▶ Directions for this task:
Extend the baby boomers passage with a few more paragraphs, picking up after its final sentence.

In the West, boomers' childhoods in the 1950s and 1960s had significant reforms in education, both as part of the ideological confrontation that was the Cold War, and as a continuation of the interwar period. In the 1960s and 1970s, as this relatively large number of young people entered their teens and young adulthood—the oldest turned 18 in 1964—they, and those around them, created a very specific rhetoric around their cohort, and the social movements brought about by their size in numbers, such as the counterculture of the 1960s and its backlash.

In many countries, this period was one of deep political instability due to the postwar youth bulge. In China, boomers lived through the Cultural Revolution and were subject to the one-child policy as adults. These social changes and rhetoric had an important impact in the perceptions of the boomers, as well as society's increasingly common tendency to define the world in terms of generations, which was a relatively new phenomenon. This group reached puberty and maximum height earlier than previous generations.

In Europe and North America, many boomers came of age in a time of increasing affluence and widespread government subsidies in postwar housing and education, and grew up genuinely expecting the world to improve with time. Those with higher standards of living and educational levels were often the most demanding of betterment. In the early 21st century, baby boomers in some developed countries are the single biggest cohort in their societies due to subreplacement fertility and population aging. In the United States, they are the second most numerous age demographic after millennials.

Etymology
The term baby boom refers to a noticeable increase in the birth rate. The post-World War II population increase was described as a "boom" by various newspaper reporters, including Sylvia F. Porter in a column in the May 4, 1951, edition of the New York Post, based on the increase of 2,357,000 in the population of the U.S. from 1940 to 1950.

The first recorded use of "baby boomer" is in a January 1963 Daily Press article by Leslie J. Nason describing a massive surge of college enrollments approaching as the oldest boomers were coming of age. The Oxford English Dictionary dates the modern meaning of the term to a January 23, 1970, article in The Washington Post.

▶ Stored rows:
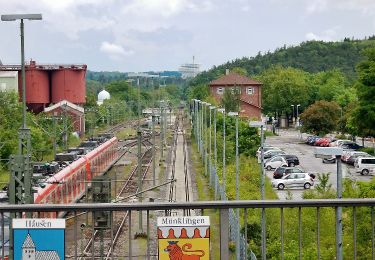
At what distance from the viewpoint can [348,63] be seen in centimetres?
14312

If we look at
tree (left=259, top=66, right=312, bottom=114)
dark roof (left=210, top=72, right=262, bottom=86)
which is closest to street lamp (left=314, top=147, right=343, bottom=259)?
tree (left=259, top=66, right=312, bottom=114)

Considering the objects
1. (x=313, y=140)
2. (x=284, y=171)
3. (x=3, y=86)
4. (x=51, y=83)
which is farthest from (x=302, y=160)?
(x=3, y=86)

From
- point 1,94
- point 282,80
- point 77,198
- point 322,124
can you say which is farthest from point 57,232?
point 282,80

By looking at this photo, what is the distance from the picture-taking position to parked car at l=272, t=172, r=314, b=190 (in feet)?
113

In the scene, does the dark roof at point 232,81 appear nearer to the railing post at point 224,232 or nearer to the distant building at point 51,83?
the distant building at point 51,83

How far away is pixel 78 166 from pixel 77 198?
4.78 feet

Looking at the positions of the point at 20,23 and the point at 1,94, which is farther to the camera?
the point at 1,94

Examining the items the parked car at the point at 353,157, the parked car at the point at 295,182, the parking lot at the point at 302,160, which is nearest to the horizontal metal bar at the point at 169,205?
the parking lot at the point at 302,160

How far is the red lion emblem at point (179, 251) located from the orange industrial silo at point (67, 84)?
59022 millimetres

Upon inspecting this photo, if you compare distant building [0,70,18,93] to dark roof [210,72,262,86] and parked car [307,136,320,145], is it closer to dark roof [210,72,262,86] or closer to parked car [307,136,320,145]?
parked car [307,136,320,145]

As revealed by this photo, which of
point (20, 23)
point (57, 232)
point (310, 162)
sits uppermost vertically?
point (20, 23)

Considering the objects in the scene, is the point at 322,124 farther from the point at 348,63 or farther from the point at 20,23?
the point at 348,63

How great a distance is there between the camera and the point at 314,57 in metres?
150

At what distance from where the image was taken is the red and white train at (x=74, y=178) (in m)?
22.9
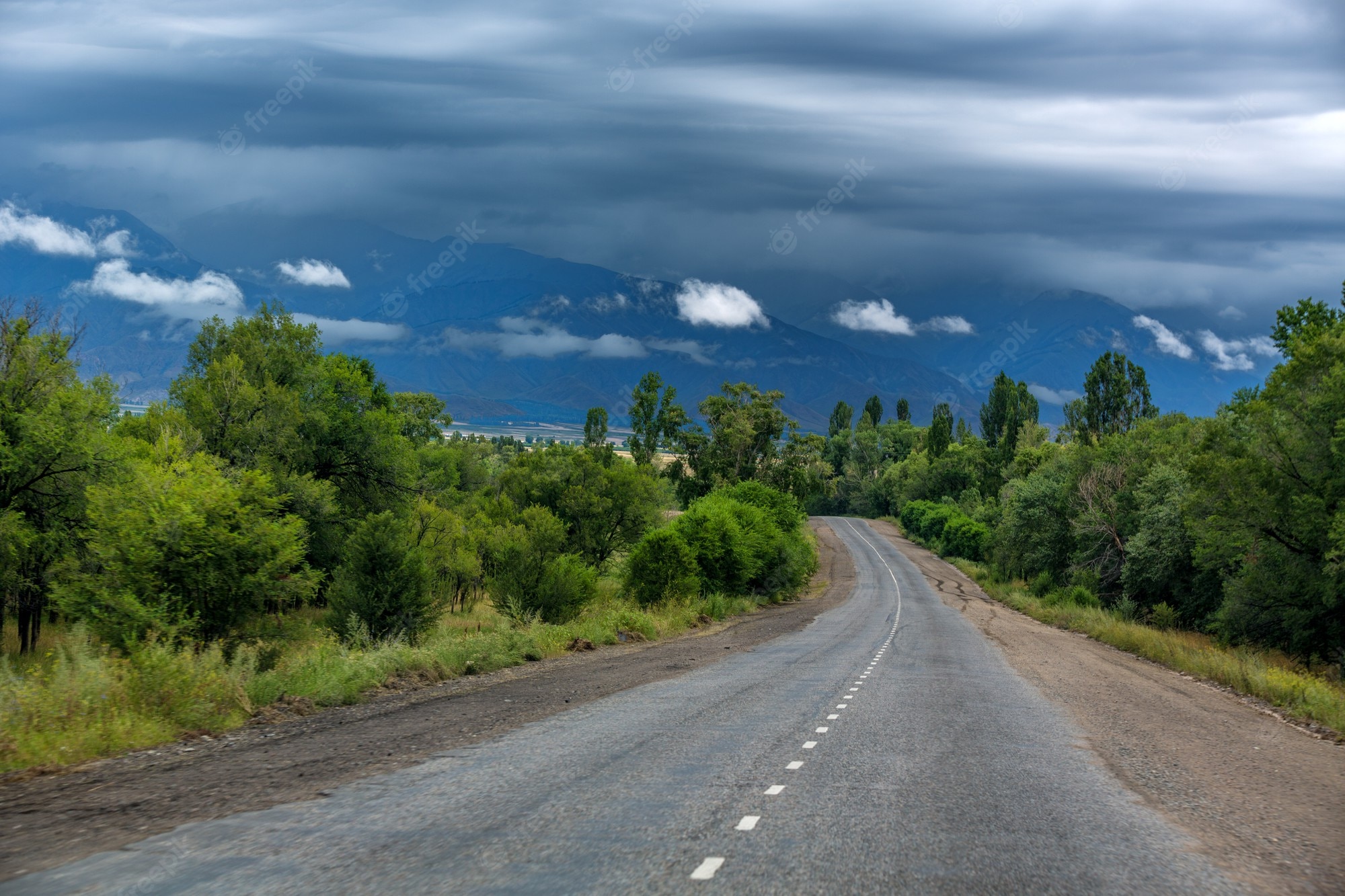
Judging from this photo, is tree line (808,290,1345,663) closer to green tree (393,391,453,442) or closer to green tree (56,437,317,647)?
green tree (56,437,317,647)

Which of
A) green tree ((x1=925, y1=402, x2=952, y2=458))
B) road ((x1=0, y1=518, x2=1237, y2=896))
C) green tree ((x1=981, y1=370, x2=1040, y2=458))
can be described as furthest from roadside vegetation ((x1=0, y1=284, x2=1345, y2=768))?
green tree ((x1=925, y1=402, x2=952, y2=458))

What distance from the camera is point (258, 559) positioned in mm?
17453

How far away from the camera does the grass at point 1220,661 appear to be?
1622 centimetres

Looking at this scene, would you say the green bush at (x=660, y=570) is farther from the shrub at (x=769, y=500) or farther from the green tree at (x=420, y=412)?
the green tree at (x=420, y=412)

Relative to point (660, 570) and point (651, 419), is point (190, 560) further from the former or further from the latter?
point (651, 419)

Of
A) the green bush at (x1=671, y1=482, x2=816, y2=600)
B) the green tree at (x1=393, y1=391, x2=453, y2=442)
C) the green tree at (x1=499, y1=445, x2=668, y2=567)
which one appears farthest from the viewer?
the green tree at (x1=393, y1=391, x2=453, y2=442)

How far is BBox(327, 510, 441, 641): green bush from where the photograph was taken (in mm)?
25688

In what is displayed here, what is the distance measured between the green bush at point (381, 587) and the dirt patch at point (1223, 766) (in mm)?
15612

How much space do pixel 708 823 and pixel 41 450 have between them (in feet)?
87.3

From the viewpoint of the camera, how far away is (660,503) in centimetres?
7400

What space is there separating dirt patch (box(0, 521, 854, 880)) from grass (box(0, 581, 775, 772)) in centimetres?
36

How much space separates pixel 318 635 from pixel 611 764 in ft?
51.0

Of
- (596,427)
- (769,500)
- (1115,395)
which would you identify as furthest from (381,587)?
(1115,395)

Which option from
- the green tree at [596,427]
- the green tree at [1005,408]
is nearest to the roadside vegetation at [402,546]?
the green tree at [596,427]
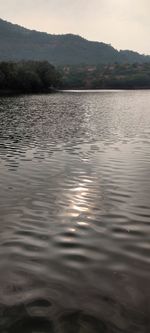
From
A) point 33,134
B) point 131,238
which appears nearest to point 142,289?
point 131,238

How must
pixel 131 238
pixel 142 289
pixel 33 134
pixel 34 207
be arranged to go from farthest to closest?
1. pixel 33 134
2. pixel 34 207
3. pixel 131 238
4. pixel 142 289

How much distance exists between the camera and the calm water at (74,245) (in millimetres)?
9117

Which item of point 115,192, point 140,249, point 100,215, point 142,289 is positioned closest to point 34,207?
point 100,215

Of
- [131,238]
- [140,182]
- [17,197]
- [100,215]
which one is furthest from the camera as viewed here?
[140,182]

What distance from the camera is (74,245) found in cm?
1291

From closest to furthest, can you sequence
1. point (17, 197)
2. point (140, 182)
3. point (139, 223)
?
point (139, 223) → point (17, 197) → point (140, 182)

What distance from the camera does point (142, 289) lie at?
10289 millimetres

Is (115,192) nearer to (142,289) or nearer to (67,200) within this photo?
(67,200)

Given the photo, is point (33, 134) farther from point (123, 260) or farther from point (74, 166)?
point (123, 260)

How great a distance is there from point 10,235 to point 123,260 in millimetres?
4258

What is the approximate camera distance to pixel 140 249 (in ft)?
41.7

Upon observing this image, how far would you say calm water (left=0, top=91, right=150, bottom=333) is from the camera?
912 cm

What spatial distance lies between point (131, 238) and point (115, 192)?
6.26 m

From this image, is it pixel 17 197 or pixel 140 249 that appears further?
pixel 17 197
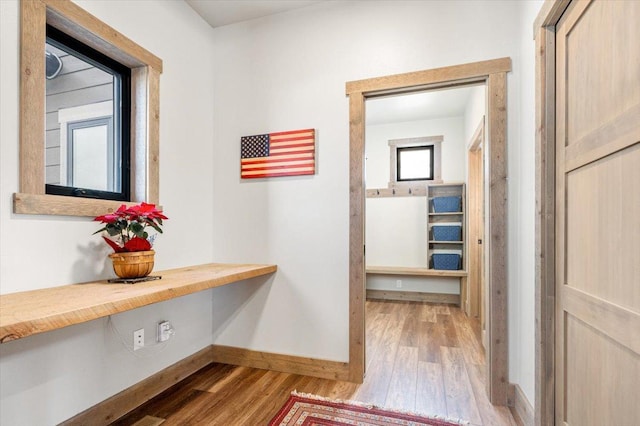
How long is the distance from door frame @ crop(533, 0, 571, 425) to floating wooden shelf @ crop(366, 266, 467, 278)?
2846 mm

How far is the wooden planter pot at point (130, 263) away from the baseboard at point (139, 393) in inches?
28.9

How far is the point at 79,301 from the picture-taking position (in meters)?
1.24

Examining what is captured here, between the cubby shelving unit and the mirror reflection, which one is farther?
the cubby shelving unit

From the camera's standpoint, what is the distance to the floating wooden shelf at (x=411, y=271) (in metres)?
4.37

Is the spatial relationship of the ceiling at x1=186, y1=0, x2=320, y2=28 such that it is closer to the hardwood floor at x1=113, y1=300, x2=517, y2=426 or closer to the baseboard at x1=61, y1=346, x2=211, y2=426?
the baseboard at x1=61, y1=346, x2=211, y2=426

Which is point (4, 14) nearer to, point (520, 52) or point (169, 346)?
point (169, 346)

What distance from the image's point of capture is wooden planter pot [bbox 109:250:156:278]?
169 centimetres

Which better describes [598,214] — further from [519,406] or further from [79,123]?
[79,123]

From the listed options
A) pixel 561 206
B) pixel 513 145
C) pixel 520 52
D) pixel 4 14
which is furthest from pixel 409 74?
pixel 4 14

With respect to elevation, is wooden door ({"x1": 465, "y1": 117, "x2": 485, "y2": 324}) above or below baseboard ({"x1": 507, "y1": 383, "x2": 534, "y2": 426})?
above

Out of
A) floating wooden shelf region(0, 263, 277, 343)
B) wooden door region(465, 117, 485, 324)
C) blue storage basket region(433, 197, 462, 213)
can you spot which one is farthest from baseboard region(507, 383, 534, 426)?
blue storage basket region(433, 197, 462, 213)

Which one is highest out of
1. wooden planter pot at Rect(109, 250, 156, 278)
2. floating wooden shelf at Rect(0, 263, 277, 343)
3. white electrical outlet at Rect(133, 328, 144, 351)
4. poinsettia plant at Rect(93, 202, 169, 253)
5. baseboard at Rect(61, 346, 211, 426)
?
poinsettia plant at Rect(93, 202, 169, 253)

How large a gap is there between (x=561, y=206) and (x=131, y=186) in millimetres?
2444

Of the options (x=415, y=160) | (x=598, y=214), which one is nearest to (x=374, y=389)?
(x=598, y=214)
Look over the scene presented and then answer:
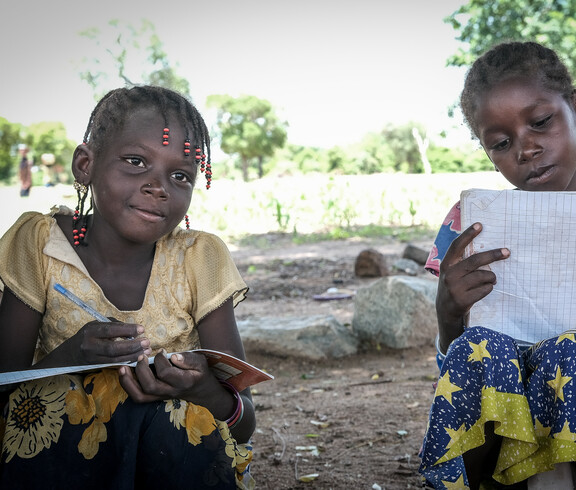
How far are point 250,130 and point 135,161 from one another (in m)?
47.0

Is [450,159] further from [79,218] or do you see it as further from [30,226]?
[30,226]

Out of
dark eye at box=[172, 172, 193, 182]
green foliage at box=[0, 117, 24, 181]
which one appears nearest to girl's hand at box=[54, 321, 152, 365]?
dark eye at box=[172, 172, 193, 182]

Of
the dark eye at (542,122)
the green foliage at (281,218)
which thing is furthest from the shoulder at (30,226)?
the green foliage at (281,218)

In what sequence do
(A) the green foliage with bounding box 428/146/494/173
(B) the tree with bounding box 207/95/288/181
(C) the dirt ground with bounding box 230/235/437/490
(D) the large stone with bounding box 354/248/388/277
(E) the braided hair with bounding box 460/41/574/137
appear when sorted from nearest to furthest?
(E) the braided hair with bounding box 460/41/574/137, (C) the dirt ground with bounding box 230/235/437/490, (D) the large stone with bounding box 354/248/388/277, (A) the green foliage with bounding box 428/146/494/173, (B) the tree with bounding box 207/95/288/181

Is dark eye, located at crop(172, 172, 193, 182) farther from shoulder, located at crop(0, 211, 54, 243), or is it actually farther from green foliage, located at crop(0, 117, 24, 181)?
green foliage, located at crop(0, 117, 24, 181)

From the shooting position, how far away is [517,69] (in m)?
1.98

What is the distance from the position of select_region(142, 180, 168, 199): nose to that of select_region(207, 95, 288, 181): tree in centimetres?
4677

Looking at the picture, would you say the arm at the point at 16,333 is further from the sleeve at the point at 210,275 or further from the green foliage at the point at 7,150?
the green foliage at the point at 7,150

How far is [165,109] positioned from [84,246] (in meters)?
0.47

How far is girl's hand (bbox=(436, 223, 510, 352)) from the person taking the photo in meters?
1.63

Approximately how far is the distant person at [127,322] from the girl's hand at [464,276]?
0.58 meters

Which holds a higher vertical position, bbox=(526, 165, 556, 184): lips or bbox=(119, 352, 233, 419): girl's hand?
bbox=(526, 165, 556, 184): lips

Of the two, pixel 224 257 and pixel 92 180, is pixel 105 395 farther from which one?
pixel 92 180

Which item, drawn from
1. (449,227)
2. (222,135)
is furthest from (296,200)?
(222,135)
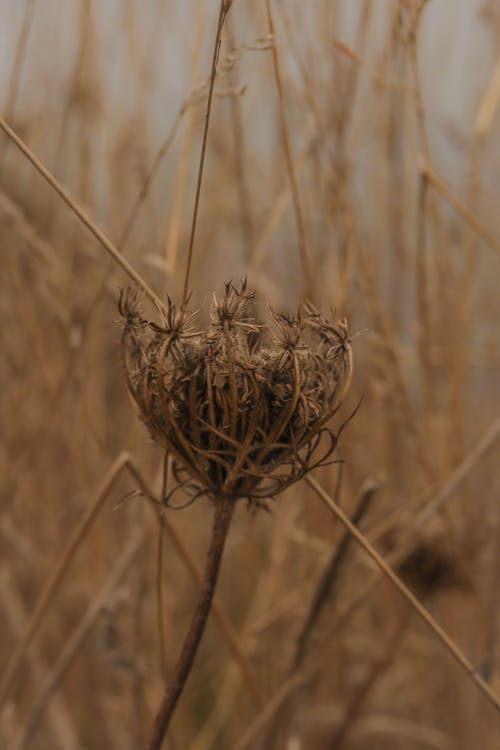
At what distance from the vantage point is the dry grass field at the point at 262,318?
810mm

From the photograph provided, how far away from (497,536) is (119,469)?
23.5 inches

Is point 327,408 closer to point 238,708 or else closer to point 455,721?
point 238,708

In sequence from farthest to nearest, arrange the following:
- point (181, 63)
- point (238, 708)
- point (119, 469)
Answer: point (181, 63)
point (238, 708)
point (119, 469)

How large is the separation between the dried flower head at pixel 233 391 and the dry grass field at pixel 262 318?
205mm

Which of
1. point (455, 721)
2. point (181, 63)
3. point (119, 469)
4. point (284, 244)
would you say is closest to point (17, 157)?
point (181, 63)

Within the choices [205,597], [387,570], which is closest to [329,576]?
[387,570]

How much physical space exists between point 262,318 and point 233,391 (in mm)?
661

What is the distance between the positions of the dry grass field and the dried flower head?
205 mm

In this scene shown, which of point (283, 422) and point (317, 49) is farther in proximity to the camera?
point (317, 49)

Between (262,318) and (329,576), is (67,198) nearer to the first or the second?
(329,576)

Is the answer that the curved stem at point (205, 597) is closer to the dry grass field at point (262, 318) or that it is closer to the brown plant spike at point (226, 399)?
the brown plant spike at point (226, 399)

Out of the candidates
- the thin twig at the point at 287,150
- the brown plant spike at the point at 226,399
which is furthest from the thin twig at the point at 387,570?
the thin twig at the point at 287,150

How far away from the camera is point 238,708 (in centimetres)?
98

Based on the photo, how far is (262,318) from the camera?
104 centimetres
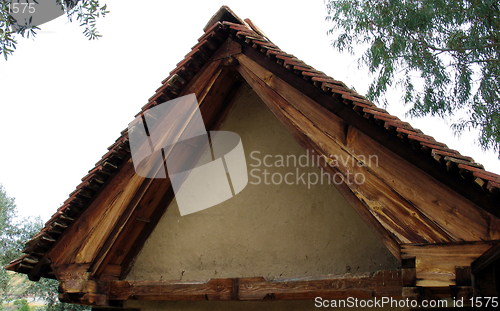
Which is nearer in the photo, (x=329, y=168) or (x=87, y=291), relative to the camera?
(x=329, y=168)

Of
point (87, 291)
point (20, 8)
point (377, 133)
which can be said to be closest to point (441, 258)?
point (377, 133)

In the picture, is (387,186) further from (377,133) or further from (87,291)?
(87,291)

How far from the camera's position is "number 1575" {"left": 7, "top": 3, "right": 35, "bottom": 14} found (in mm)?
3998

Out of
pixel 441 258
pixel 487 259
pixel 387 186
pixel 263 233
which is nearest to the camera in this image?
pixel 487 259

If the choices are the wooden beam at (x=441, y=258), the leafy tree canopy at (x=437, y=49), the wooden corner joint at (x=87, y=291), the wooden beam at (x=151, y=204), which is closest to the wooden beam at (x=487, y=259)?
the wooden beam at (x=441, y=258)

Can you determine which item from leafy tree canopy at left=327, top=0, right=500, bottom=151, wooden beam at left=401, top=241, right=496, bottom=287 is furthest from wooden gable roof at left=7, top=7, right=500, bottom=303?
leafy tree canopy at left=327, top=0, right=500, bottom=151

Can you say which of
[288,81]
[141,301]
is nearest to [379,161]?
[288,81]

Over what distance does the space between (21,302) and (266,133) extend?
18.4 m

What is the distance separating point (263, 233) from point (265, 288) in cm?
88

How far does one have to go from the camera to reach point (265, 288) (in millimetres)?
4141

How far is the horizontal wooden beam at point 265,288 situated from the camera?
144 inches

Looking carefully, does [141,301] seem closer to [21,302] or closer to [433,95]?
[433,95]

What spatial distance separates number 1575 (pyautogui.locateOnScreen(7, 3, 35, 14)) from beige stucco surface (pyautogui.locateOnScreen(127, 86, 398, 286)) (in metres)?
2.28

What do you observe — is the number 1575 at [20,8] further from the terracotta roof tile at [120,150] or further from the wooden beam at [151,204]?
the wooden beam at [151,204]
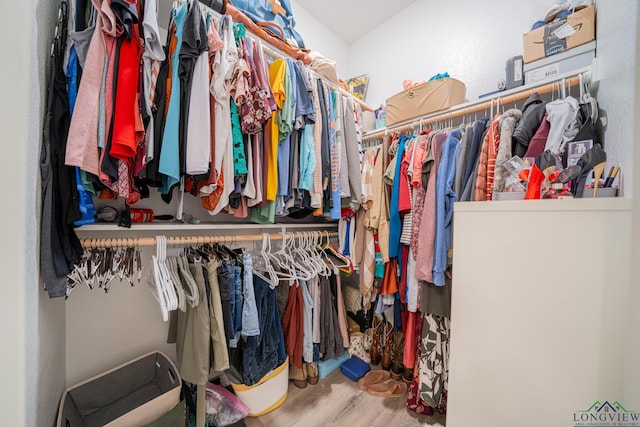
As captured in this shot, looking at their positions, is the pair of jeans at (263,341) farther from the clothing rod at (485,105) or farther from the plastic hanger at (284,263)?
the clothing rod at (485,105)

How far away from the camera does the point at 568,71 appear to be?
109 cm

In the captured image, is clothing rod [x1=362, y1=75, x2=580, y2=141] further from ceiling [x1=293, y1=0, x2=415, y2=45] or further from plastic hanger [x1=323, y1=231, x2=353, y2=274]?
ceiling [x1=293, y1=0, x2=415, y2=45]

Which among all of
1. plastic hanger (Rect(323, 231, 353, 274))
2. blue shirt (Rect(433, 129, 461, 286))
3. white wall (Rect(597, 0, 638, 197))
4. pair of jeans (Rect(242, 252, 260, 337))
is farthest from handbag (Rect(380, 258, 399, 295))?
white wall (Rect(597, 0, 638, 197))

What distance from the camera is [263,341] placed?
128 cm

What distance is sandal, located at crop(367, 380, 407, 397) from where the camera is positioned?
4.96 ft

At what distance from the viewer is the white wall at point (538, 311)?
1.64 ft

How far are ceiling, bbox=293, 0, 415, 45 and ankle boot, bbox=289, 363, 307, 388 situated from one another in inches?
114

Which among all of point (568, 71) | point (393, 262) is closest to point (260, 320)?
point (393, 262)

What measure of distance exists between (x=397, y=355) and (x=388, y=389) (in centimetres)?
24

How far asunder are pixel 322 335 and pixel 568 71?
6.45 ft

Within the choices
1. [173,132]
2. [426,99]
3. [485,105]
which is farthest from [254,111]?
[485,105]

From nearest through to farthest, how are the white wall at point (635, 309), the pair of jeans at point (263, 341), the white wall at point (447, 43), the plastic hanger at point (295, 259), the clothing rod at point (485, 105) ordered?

▶ Answer to this exercise:
Date range and definitions 

A significant degree of consensus exists around the date range of the baby boomer cohort, with the generation considered to cover those born from 1946 to 1964 by various organizations such as the Merriam-Webster Online Dictionary, Pew Research Center, U.S. Bureau of Labor Statistics, Federal Reserve Board, Australian Bureau of Statistics, Gallup, YouGov and Australia's Social Research Center.  The United States Census Bureau defines baby boomers as "individuals born in the United States between mid-1946 and mid-1964".  Landon Jones, in his book Great Expectations: America and the Baby Boom Generation (1980), defined the span of the baby-boom generation as extending from 1946 through 1964.

Others have delimited the baby boom period differently. Authors William Strauss and Neil Howe, in their 1991 book Generations, define the social generation of boomers as that cohort born from 1943 to 1960, who were too young to have any personal memory of World War II, but old enough to remember the postwar American High before John F. Kennedy's assassination.

In Ontario, Canada, David Foot, author of Boom, Bust and Echo: Profiting from the Demographic Shift in the 21st Century (1997), defined a Canadian boomer as someone born from 1947 to 1966, the years in which more than 400,000 babies were born. He acknowledges, though, that this is a demographic definition, and that culturally, it may not be as clear-cut. Doug Owram argues that the Canadian boom took place from 1946 to 1962, but that culturally, boomers everywhere were born between the late war years and about 1955 or 1956. Those born in the 1960s might feel disconnected from the cultural identifiers of the earlier boomers.

French sociologist Michèle Delaunay in her book Le Fabuleux Destin des Baby-Boomers (2019), places the baby-boom generation in France between 1946 and 1973, and in Spain between 1958 and 1975.  Another French academic, Jean-François Sirinelli, in an earlier study, Les Baby-Boomers: Une génération 1945-1969 (2007) denotes the generation span between 1945 and 1969.

The Office for National Statistics has described the UK as having had two baby booms in the middle of the 20th century, one in the years immediately after World War II and one  around the 1960s with a noticeably lower birth rate (but still significantly higher than that seen in the 1930s or later in the '70s) during part of the 1950s.  Bernard Salt places the Australian baby boom between 1946 and 1961.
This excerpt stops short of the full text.